[Problem]
Copy out all of the data word for word. Omit every picture.

[Records for the task]
● ● ●

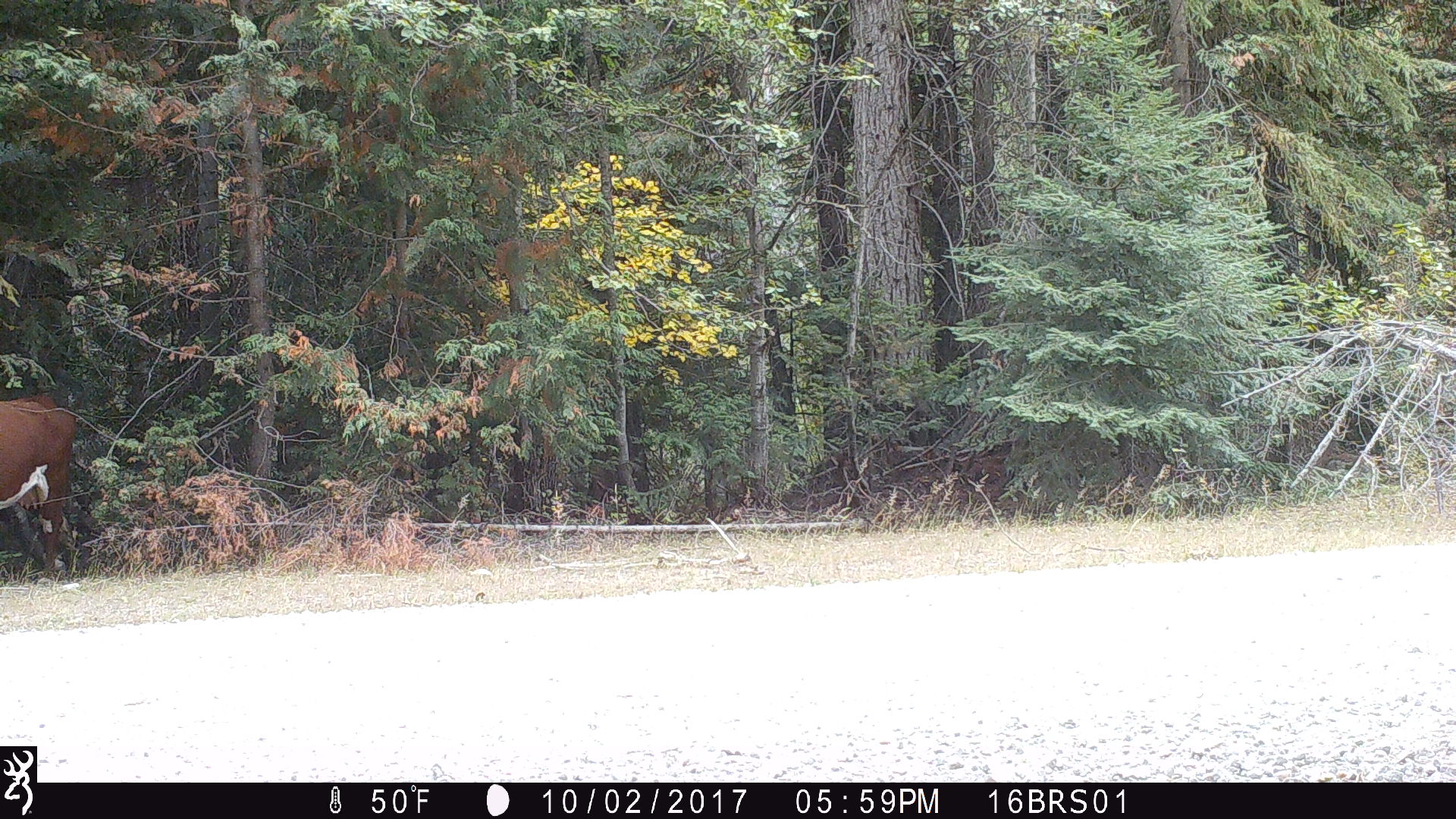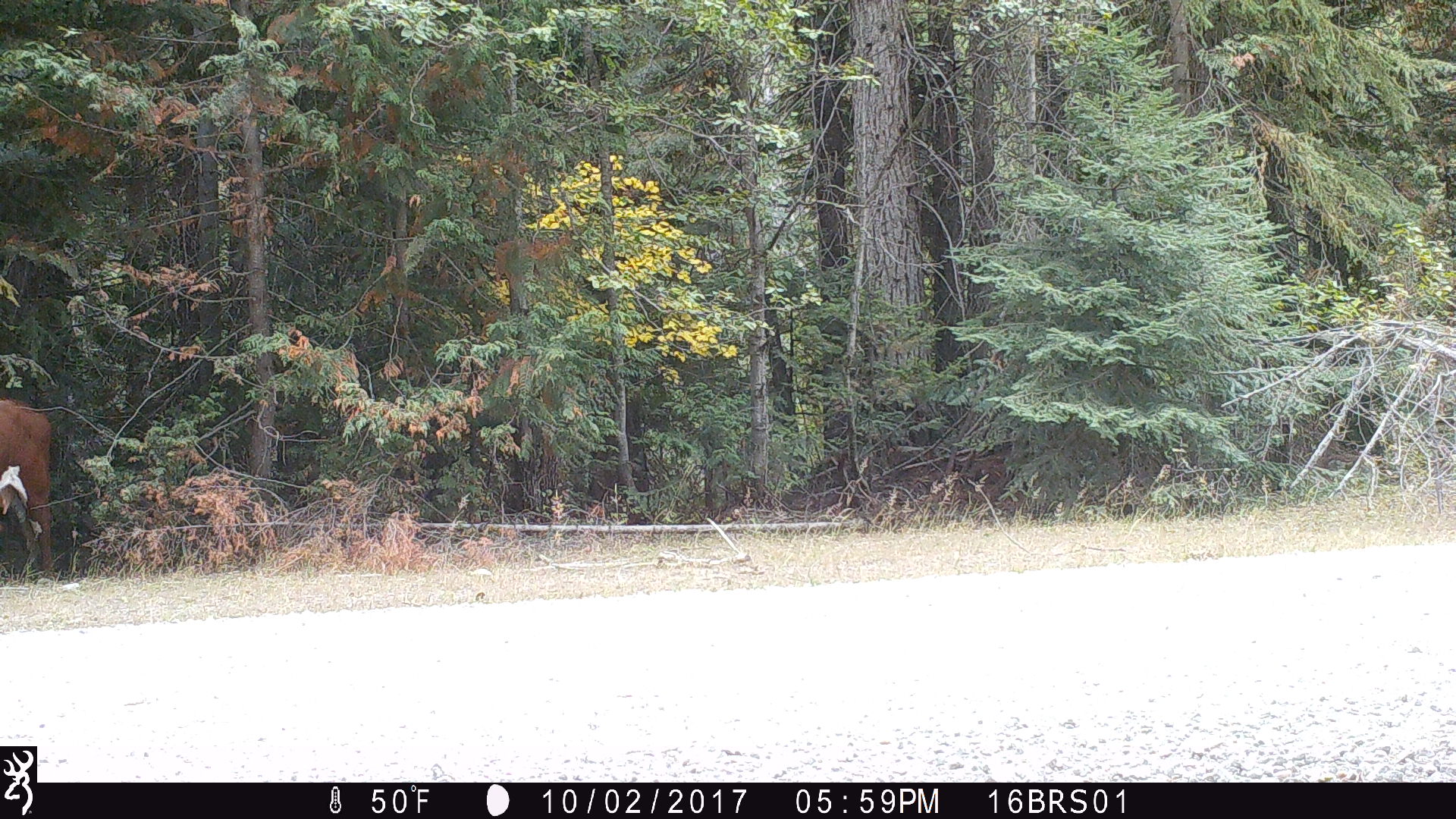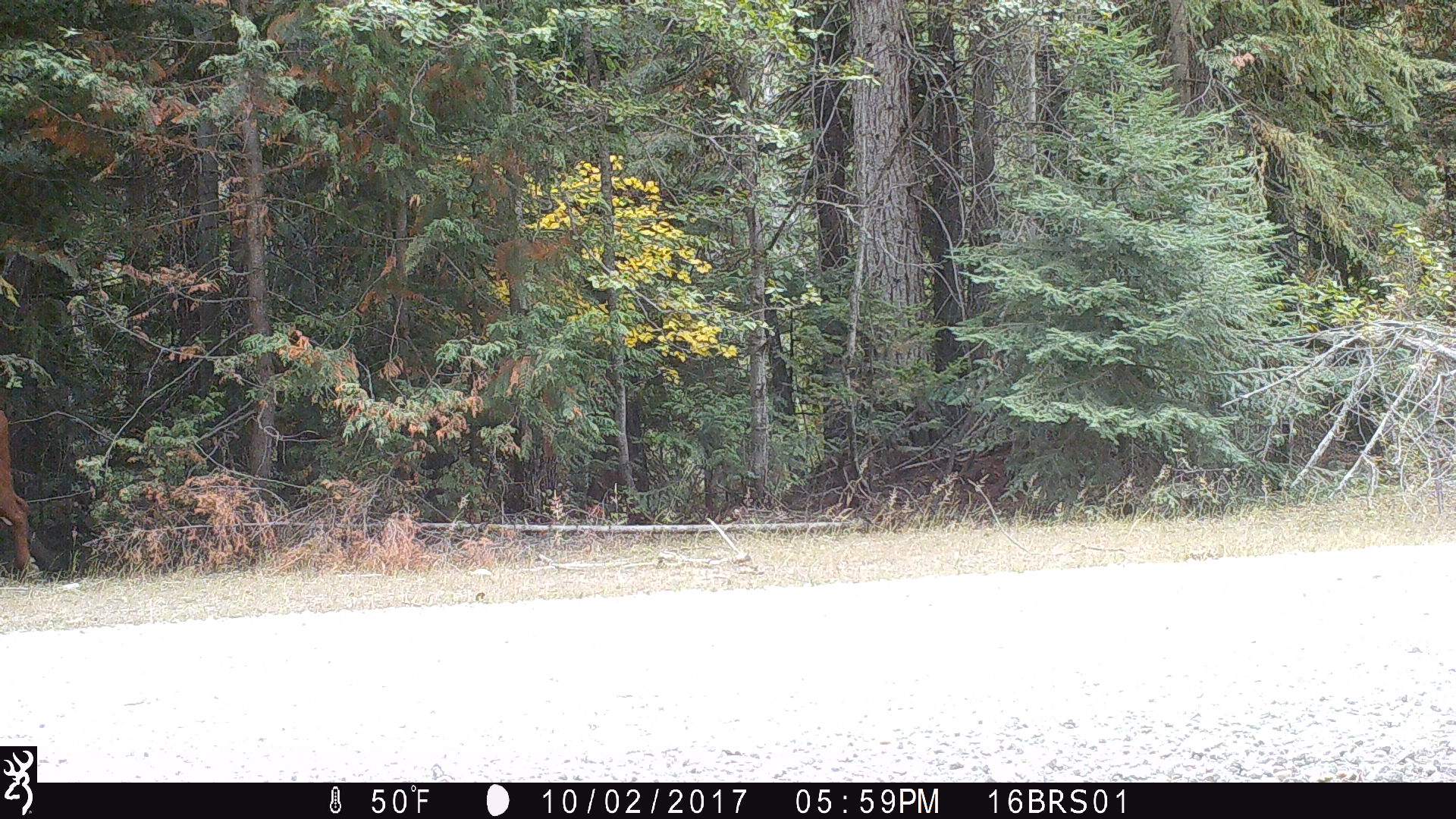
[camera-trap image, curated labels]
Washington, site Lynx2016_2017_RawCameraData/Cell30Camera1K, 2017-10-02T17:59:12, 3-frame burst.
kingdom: Animalia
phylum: Chordata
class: Mammalia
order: Artiodactyla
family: Bovidae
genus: Bos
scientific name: Bos taurus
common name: domestic cattle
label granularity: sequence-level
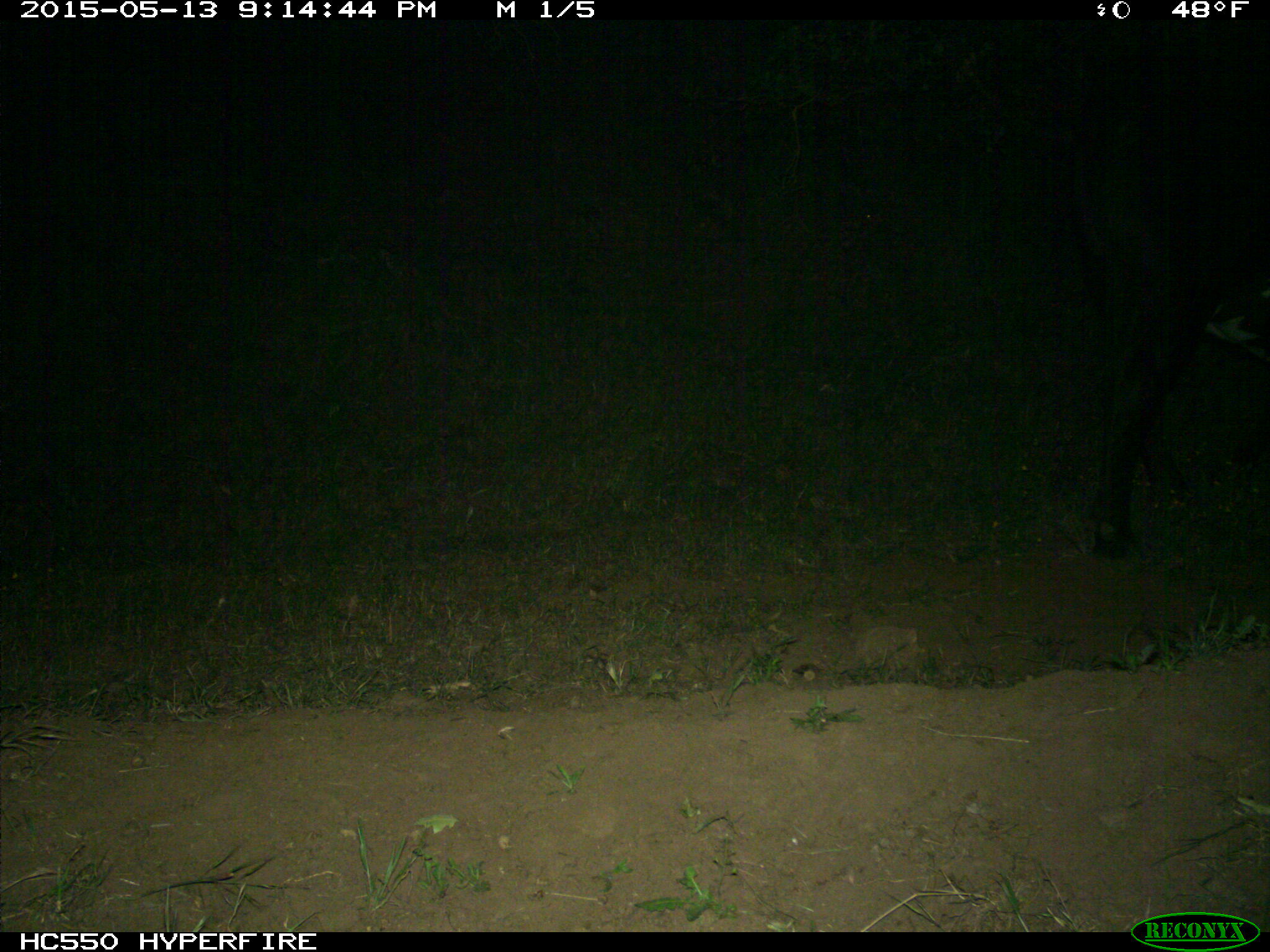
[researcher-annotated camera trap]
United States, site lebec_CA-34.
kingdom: Animalia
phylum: Chordata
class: Mammalia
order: Artiodactyla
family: Bovidae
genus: Bos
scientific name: Bos taurus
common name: domestic cow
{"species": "Bos taurus (domestic cow)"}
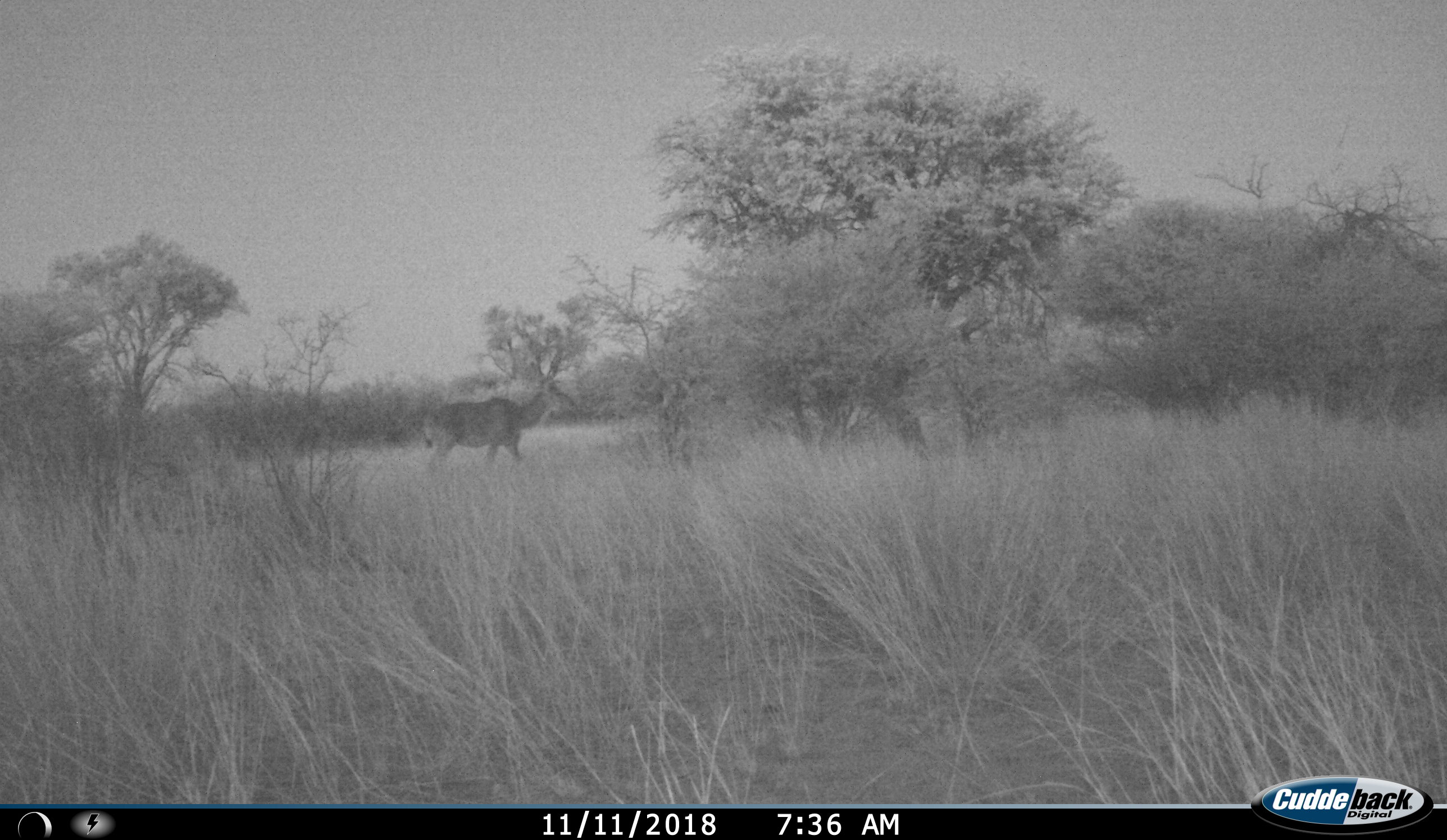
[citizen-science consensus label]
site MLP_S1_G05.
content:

● ● ●

[Answer]
[camera-trap image, curated labels]
Washington, site Lynx2016_2017_RawCameraData/Cell30Camera1K, 2017-10-02T17:59:12, 3-frame burst.
kingdom: Animalia
phylum: Chordata
class: Mammalia
order: Artiodactyla
family: Bovidae
genus: Bos
scientific name: Bos taurus
common name: domestic cattle
label granularity: sequence-level
[researcher-annotated camera trap]
United States, site lebec_CA-34.
kingdom: Animalia
phylum: Chordata
class: Mammalia
order: Artiodactyla
family: Bovidae
genus: Bos
scientific name: Bos taurus
common name: domestic cow
{"species": "Bos taurus (domestic cow)"}
[citizen-science consensus label]
site MLP_S1_G05.
content:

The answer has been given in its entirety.